Image result for celtic slammer
Celtic slammer

       I started the job on a good note. On my first day, there was no bread. Well, there was, but it was frozen dough, hardly usable. It would be several hours before we could bake it. The bread came in hoards of frozen dough, each loaf shaped into a nearly foot-long pieces the girth of a sausage. These were places in the walk-in cooler the day before, and were baked by the opener the following day. The day before today, however, they were not taken out, so I got to enjoy a nice, relaxing day of doing hardly anything. It was supposed to be incredibly busy, being along High Street near campus on a home game day. Thankfully for my stress levels, rather than running around being trained during this chaos, I was instead met with a blunt at the backdoor. It was an excellent way to build camaraderie and a warm welcome for a new team member.

       The day was otherwise uneventful, and we turned away nearly everyone who wanted a sandwich. We could, however, make flatbread sandwiches and salads, so I became pretty good at making those. Then, my favorite story of working at that place, graced me with its comedic perfection.

       We had made a sign for the door, simply stating, "We are out of bread." Short, sweet, and to the point— or so we thought. Eyebrows raised at the middle, head cocked, wrist horizontal, palm up, elbow glued to her waist, and forearm extended upwards at a forty-five degree angle, she sauntered in, not from a cartoon, but from the real world, just outside out doors. She was the Sherlock Holmes of her sorority, the Regina George of her high school, I was sure of it. If you've ever heard the voice, then you know. Part valley-girl, bougie white girl with an ever-so-slight lisping of the /s/, she confronts me.


"UM. I saw your sign but," an elongated /ʌ/ (uh), and a beat-long pause, "I don't get it."

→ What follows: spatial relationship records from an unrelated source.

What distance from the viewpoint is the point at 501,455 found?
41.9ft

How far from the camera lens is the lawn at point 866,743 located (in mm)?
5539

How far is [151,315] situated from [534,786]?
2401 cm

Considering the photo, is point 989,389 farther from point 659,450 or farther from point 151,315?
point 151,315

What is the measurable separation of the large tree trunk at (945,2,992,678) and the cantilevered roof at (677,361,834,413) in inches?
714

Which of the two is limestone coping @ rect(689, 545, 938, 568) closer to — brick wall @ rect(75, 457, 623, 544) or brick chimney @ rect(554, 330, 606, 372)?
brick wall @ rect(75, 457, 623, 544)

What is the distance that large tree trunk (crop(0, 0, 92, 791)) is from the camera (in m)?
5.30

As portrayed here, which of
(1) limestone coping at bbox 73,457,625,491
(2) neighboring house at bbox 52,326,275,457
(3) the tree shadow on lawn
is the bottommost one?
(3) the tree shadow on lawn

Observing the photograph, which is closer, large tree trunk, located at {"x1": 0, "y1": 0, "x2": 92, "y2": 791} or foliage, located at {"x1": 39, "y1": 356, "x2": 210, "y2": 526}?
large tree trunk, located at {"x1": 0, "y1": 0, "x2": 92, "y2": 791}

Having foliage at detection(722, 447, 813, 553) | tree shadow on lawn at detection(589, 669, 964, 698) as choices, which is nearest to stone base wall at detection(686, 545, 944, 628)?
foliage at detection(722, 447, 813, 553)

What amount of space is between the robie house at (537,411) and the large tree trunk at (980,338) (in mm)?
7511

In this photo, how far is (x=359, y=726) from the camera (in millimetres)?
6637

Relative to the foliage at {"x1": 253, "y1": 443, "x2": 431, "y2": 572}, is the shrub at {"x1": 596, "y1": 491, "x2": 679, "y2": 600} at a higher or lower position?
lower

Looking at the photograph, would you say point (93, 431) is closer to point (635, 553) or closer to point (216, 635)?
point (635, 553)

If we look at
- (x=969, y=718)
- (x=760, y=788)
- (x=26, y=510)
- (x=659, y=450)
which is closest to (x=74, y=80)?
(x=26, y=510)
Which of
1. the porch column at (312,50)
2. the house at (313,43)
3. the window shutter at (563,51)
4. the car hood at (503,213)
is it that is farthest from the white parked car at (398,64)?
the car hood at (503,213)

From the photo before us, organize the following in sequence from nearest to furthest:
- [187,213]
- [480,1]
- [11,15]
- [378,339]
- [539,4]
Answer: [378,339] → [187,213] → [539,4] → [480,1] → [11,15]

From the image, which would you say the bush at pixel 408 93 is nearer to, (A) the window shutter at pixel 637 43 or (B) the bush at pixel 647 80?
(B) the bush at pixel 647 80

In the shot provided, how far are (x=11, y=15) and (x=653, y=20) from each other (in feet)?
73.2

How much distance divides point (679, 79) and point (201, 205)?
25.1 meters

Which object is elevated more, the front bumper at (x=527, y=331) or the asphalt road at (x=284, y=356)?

Image result for subway meme

https://memegenerator.net/instance/81516535/nancy-drew-meme-nancy-drew-and-the-case-of-the-subway-shit

       Flabbergasted as I was, I was not truly surprised at the ignorance of the question. She probably had expected us to call her personally to apologize profusely, that if by chance she planned to eat at our restaurant that we deeply regret that she should suffer the inconvenience of such a profoundly upsetting ordeal as to not be able to enjoy the thawed and baked ingredients of an establishment with a renowned reputation such as ours. Regardless of our failings, we would continue, there is another establishment within a five-minute walk. Perhaps I am being too judgmental. Perhaps she just saw the sign, a jumble of strange shapes taped to the door, and she simply did not recognize any of them. I did my best to reiterate what our concise sign had failed to relay,
"We're out of bread?"
       She rolled her eyes, her day, week, month, irreparably damaged. She left, and I could not help but wonder where she did end up going. The glorious part of it was that I would never know.

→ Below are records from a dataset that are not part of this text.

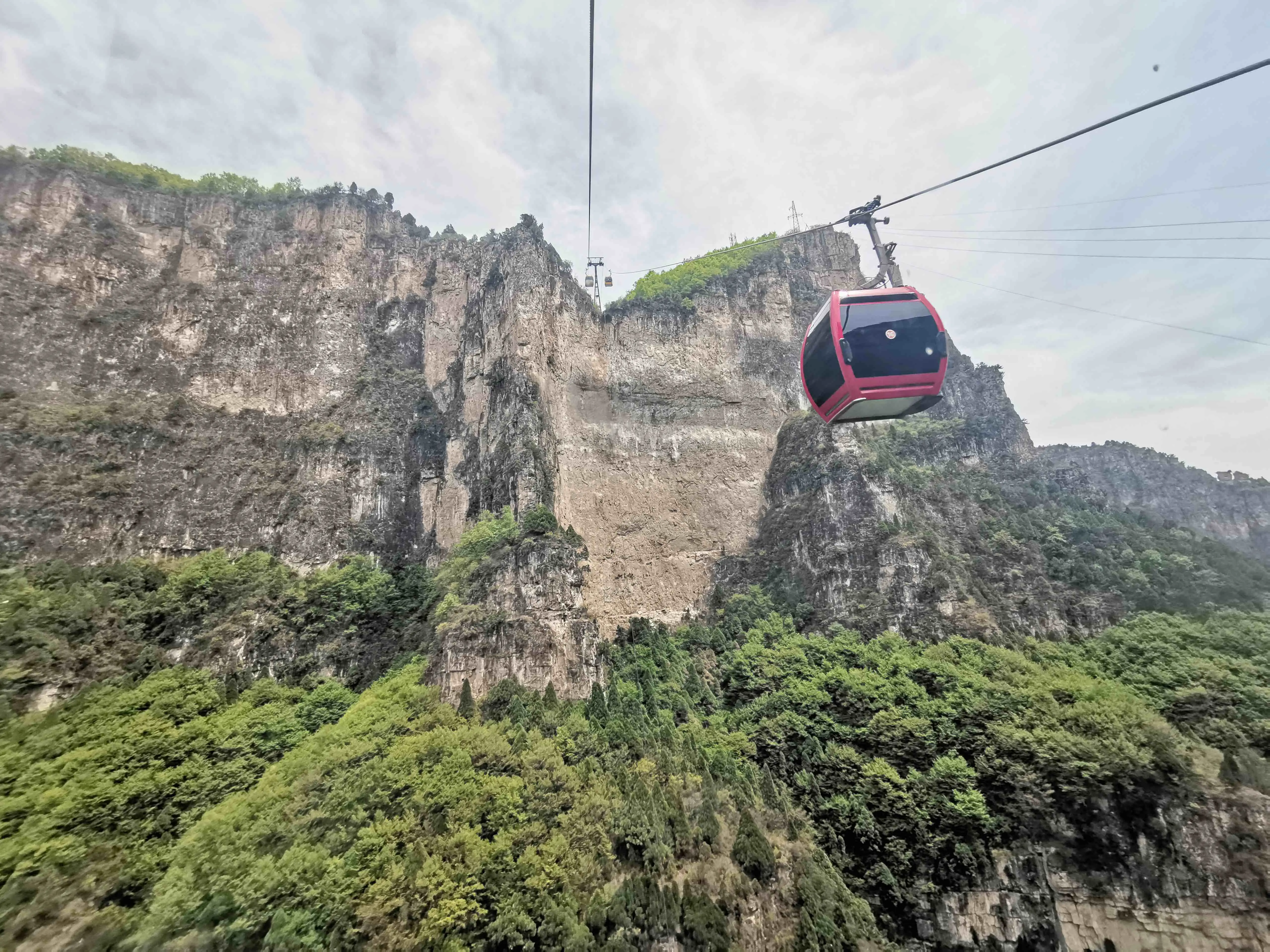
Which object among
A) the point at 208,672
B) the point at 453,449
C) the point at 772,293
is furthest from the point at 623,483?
the point at 208,672

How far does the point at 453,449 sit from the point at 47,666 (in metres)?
17.8

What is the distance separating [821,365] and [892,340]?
1.11 metres

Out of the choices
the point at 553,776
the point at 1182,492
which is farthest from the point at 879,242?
the point at 1182,492

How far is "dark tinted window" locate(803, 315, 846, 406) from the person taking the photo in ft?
28.5

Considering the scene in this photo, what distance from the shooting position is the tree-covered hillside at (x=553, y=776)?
1375 cm

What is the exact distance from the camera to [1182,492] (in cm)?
3875

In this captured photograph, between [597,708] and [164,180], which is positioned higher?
[164,180]

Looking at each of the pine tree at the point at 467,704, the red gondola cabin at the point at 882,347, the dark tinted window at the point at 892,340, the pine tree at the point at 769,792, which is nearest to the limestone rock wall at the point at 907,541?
the pine tree at the point at 769,792

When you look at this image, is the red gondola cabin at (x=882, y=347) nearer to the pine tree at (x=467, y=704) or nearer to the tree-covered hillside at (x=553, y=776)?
the tree-covered hillside at (x=553, y=776)

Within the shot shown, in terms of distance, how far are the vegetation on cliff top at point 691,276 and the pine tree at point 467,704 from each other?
26133 mm

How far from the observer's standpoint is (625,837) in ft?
53.9

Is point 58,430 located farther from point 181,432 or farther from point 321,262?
point 321,262

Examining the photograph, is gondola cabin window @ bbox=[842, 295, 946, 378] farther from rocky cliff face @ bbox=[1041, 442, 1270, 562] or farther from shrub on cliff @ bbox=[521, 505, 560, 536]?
rocky cliff face @ bbox=[1041, 442, 1270, 562]

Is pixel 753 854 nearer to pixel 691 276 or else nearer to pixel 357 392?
pixel 357 392
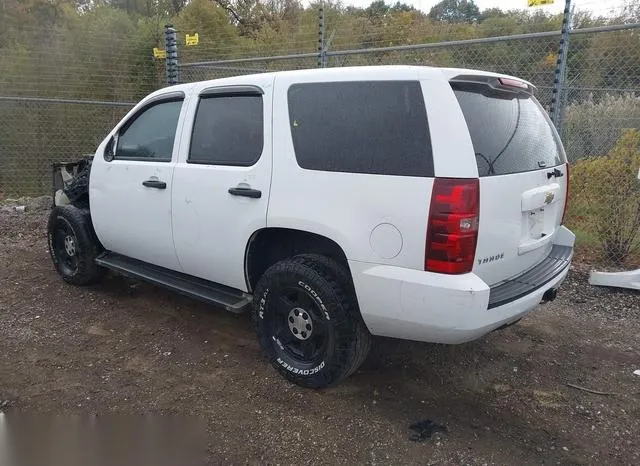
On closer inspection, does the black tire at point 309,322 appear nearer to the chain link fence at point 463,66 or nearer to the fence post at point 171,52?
the chain link fence at point 463,66

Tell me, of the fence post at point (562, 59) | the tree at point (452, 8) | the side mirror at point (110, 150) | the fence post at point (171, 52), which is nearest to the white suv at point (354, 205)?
the side mirror at point (110, 150)

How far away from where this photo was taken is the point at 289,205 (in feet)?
10.4

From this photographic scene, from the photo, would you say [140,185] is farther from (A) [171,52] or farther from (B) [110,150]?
(A) [171,52]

       The rest of the shift was not otherwise noteworthy, but it would not be the only time I had a less-than-ideal interaction.

       There was an incident of a rough-looking guy coming in with a bunch of quarters and trying to quick-change me. If you're unfamiliar with the term, it applies to a type of swindling in which someone tries to get change from the cashier, distracting or confusing them, and claiming that they are due more money than they came in with.

       This guy came in with a bunch of quarters and asked if he could get a dollar from four of them. As I opened the drawer to put the quarters in and get the dollar, he says, "Wait, wait, gimme that dollar back, no wait gimme those quarters, hey I gave you a five dollar bill," and so on. I put the dollar back, pushed the quarters back toward him, closed the drawer and said I couldn't help him. I found myself getting confused, and the last place you want to be as a cashier is confused with an open drawer and a stranger in front of you. Of course, he got angry, I'm sure he muttered some not-so-sweet nothings about me, and left the store.

       The job itself was not horrible, but the pay was. Everything starts to blend together, the slow nights of cutting tomatoes and listening to our own music on the restaurant speakers, the busy days of making a sandwich a minute. I continued working there until February of 2011, a month after starting my first waitressing job.